Object Detection from Scratch: Part 1 - Why This Project Is Worth Building

Most machine learning write-ups begin with the model. That is usually the wrong place to start.

The real question is not "how do I train YOLO?" The real question is: what user problem am I trying to solve, and what system must exist around the model for the answer to be useful?

In this project, the problem is surprisingly concrete. A user points a webcam at a Magic: The Gathering card and expects more than a bounding box. They want the card name, the oracle text, the price, and ideally the exact printing. That single interaction forces us to think beyond prediction accuracy and into pipeline design.

The Product Behind the Model#

At a high level, the system needs to do four things well:

Find the card and its meaningful regions.
Read the most useful text from the image.
Resolve that text into real card metadata.
Disambiguate printings when text alone is not enough.

That already tells us something important. A single image classifier would not be enough.

Loading diagram...

The useful output is not a box. It is a structured answer assembled from multiple stages.

Why Object Detection Instead of Classification?#

This repo makes the right architectural choice early: it treats the card as a structured document, not a single-label image.

The detector predicts seven classes:

card
art
title
description
tags
mana-cost
power

That matters because each region serves a different downstream purpose. The title box feeds OCR. The art box feeds DINOv2 matching. The card boundary helps stabilize the overall scene. The smaller regions provide explainability and future extension points.

detect(image) -> [
    {"class": "title", "bbox": [...], "confidence": 0.95},
    {"class": "art", "bbox": [...], "confidence": 0.97},
    {"class": "description", "bbox": [...], "confidence": 0.94},
]

If the model only returned "mtg_card", the rest of the product would still be unsolved.

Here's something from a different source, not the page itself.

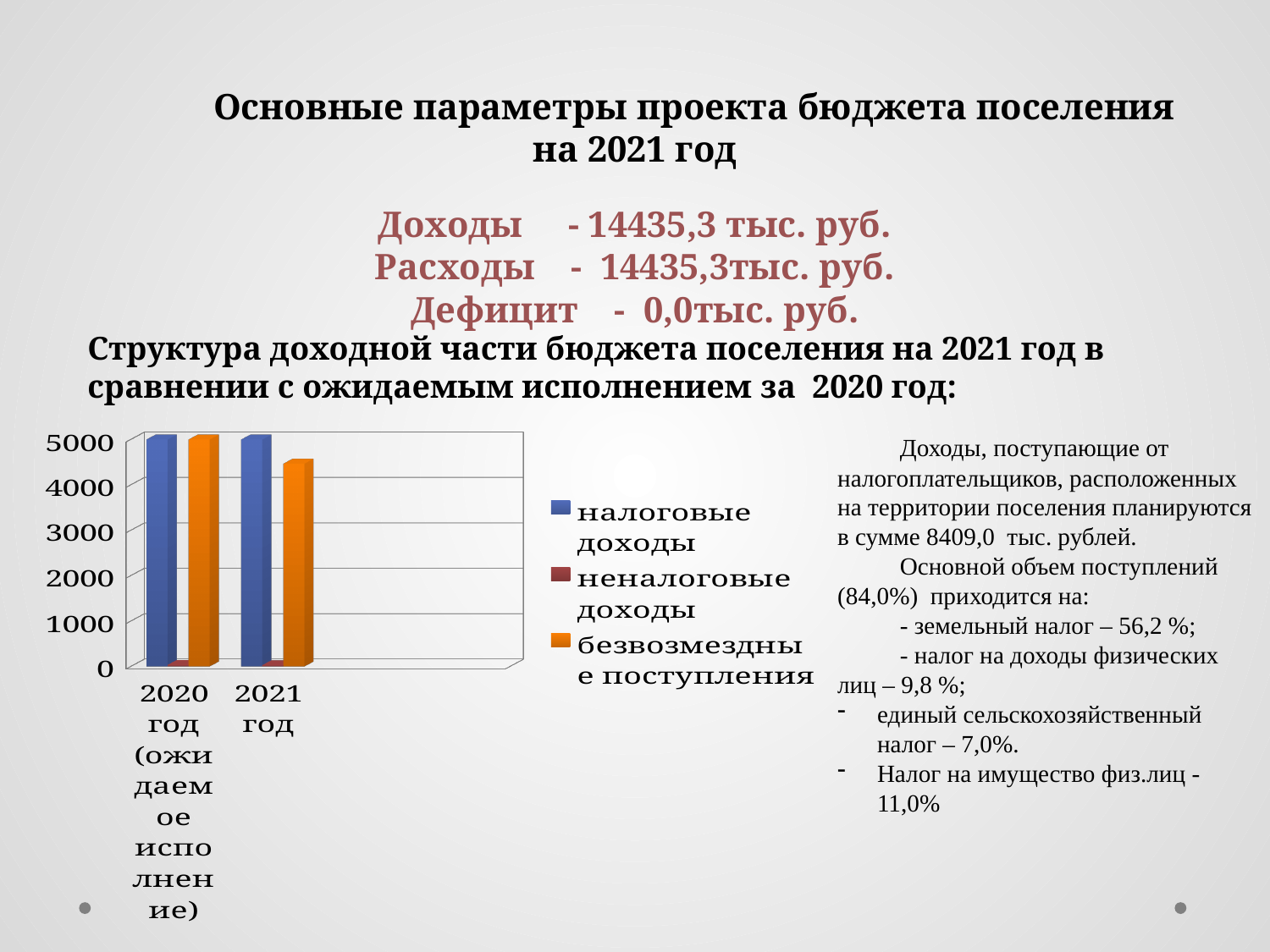
Is the value for неналоговые доходы in 2020 год greater or less than 1000? less What kind of chart is shown on the slide? bar chart What colour represents безвозмездные поступления in the chart legend? orange Which is larger: безвозмездные поступления in 2020 год or in 2021 год? 2020 год Is the value for налоговые доходы in 2021 год greater or less than 4000? greater Is the value for безвозмездные поступления in 2021 год greater or less than 4000? greater Which is larger in 2021 год: налоговые доходы or неналоговые доходы? налоговые доходы Do the values for безвозмездные поступления rise or fall from 2020 год to 2021 год? fall How many series does the chart legend list? 3 How many categories (years) are shown on the x axis of the chart? 2 Which series has the lowest value in 2021 год? неналоговые доходы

The Two Tracks of the System#

One of the strongest qualities of the project is that the repo documents the full lifecycle instead of stopping at a notebook.

Loading diagram...

The offline track optimizes for learning. The online track optimizes for latency, reliability, and user trust. Mixing those concerns is how ML projects become messy.

Reading the Repo as a System#

The project structure is unusually clear:

scripts/01_setup_dataset.py downloads and prepares the dataset.
scripts/03_train.py handles local training.
scripts/04_validate.py turns a trained model into metrics and plots.
scripts/09_identify_card.py and scripts/10_live_identify.py connect detection to OCR and lookup.
web/app.py exposes the pipeline through FastAPI.
web/services/ cleanly separates detection, OCR, Scryfall, and image matching concerns.

That is not just organization. It reveals design intent. Every stage is isolated enough to reason about independently, but practical enough to form one working pipeline.

A Model Is a Dependency, Not the Whole Product#

This is the mental model I keep returning to when I read this repo:

The detector is a dependency.
OCR is a dependency.
Scryfall is a dependency.
DINOv2 is a dependency.
The product is the orchestration layer that makes those dependencies feel like one answer.

That shift matters because it changes how we evaluate success. A detector with excellent mAP can still produce a poor user experience if OCR fails on the wrong crop, or if printing disambiguation is weak, or if the web app cannot explain what it found.

What Success Actually Looks Like#

The README states the headline result clearly: roughly 96.7% mAP50 and 77.7% mAP50-95 at the best checkpoint. Those are strong numbers, but they are only meaningful because the pipeline turns them into usable card identification.

The most compelling success case in the repo is not "the model converged." It is this:

a photo goes in,
the detector isolates the relevant regions,
OCR extracts the title,
Scryfall resolves the card,
DINOv2 compares the art crop,
the user gets the exact printing.

That is a complete engineering story.

What This Series Will Cover#

This series follows the project in the same order an engineer would need to understand it:

We will spend time on theory, but only when the implementation demands it. The goal is not to decorate the project with ML vocabulary. The goal is to explain why each design choice exists, what it costs, and where it can fail.

Conclusion#

The best thing about this repo is that it treats machine learning like software engineering instead of theater. The model matters, but so do the file formats, scripts, APIs, metrics, failure modes, and product boundaries.

That is why this project is worth writing about in depth. It turns a common ML fantasy into a concrete system you can inspect, reason about, and extend.